Votre tâche: Recopiez sans rien modifier le passage du texte ci-dessous sur le canal de Suez, de « L'idée d'établir une » à « un vaste canal. ».

Texte source:
○ ○ ○ ○ ○ ○ ○

Appendice - L'isthme de Suez et le canal maritime
A l'époque où j'ai visité l'Egypte,
le canal de Suez n'était encore qu'un projet fort
discuté par les savants, regardé comme
chimérique par nombre de gens, entravé par plus
d'une influence politique, et dont la réalisation,
à ne considérer même que les
difficultés matérielles, semblait encore
problématique même à ceux qui la
souhaitaient le plus. Depuis lors, grâce à
l'indomptable énergie d'un homme qui a poussé
l'esprit des grandes entreprises presque jusqu'au
génie, et prouvé une fois de plus que la foi et
la volonté transportent les montagnes, cette oeuvre
gigantesque a été accomplie, aux acclamations
des deux mondes. Ce sera là assurément un des
événements les plus mémorables du XIXe
siècle, si l'histoire, troublée par les luttes
sanglantes qui déchirent les peuples et semblent
menacer de nous ramener à la barbarie, tient encore
compte des conquêtes pacifiques et fécondes de
la civilisation et de la science.
On a pensé que le lecteur aimerait à trouver
ici, à la suite de ce tableau rapide de l'Egypte,
quelques détails sur le grand et magnifique travail si
courageusement entrepris, si habilement conduit à
terme par M. Ferdinand de Lesseps.
L'idée d'établir une communication entre la mer
Rouge et la Méditerranée n'est pas une
idée nouvelle. Dès les temps les plus
reculés, on sait, à n'en pas douter, que des
travaux considérables ont été faits dans
ce but, plus de six cents ans avant l'ère
chrétienne. Necos, fils de Psammetichus, avait
entrepris de relier la mer Rouge au Nil par un vaste canal.
Ce canal fut achevé par les rois perses, après
qu'ils eurent conquis l'Egypte : Hérodote atteste
l'avoir vu en pleine activité. Les empereurs Trajan et
Adrien, qui le trouvèrent à peu près
ruiné, le firent creuser de nouveau, l'agrandirent et
le rendirent à la navigation. Lors de la
conquête arabe, au VIIe siècle, il était
encore obstrué : Amrou le répara, en le
prolongeant jusqu'au vieux Caire. Mais plus tard, le canal
fut abandonné quand les califes allèrent
résider à Damas ; la navigation y cessa
complètement vers le IXe siècle, et
bientôt la barbarie turque acheva de détourner
de l'Egypte le trafic que l'Europe s'efforçait
d'entretenir avec l'Orient.

○ ○ ○ ○ ○ ○ ○

Données fournies:
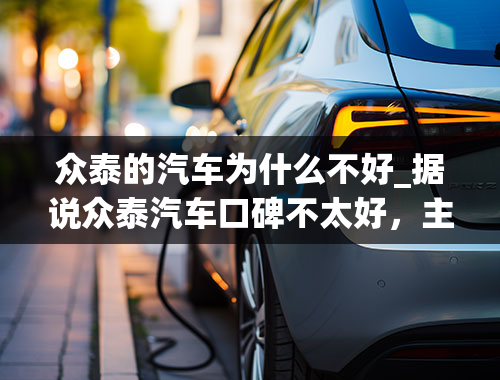 众泰的汽车为什么不好_据说众泰汽车口碑不太好，主要是什么原因？众泰的汽车有什么问题？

○ ○ ○ ○ ○ ○ ○

Réponse attendue:
L'idée d'établir une communication entre la mer
Rouge et la Méditerranée n'est pas une
idée nouvelle. Dès les temps les plus
reculés, on sait, à n'en pas douter, que des
travaux considérables ont été faits dans
ce but, plus de six cents ans avant l'ère
chrétienne. Necos, fils de Psammetichus, avait
entrepris de relier la mer Rouge au Nil par un vaste canal.